* _Work item_: Working through the lines below, return each one that holds "site".
-=-=-=-=-
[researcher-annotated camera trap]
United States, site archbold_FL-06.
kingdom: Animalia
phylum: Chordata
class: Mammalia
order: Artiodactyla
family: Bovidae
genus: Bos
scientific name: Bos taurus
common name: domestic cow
-=-=-=-=-
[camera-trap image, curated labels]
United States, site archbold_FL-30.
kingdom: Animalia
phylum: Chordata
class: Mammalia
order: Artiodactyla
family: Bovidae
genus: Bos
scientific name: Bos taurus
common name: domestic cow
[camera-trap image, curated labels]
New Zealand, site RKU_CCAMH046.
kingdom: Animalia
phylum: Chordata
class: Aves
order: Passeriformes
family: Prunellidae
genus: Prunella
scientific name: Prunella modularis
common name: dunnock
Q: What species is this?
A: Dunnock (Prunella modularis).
-=-=-=-=-
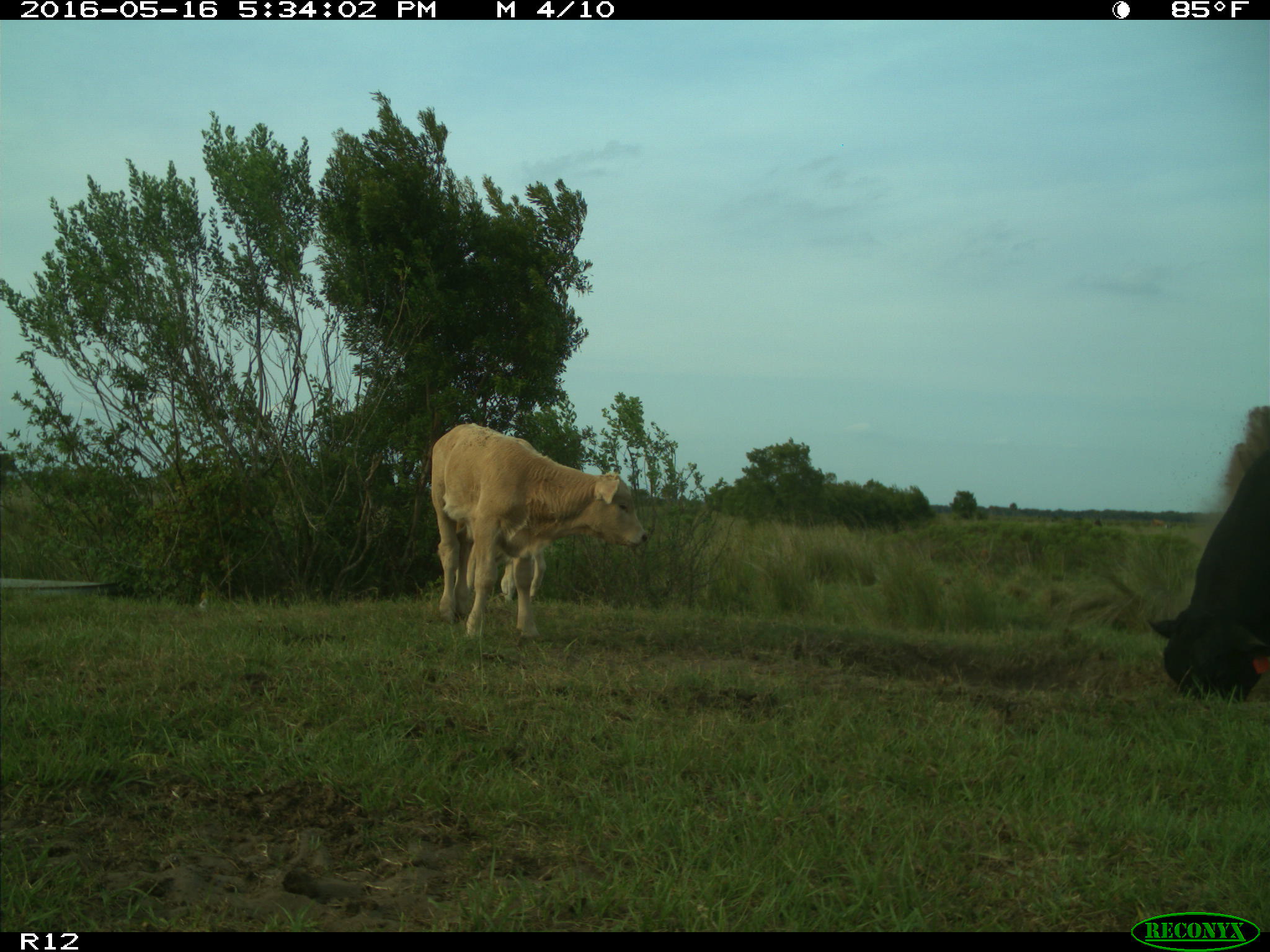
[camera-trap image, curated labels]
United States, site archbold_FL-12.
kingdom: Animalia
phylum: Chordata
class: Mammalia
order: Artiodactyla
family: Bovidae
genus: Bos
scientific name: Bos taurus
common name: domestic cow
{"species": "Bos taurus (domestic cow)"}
-=-=-=-=-
* _Output below_:
United States, site archbold_FL-06.
United States, site archbold_FL-30.
New Zealand, site RKU_CCAMH046.
United States, site archbold_FL-12.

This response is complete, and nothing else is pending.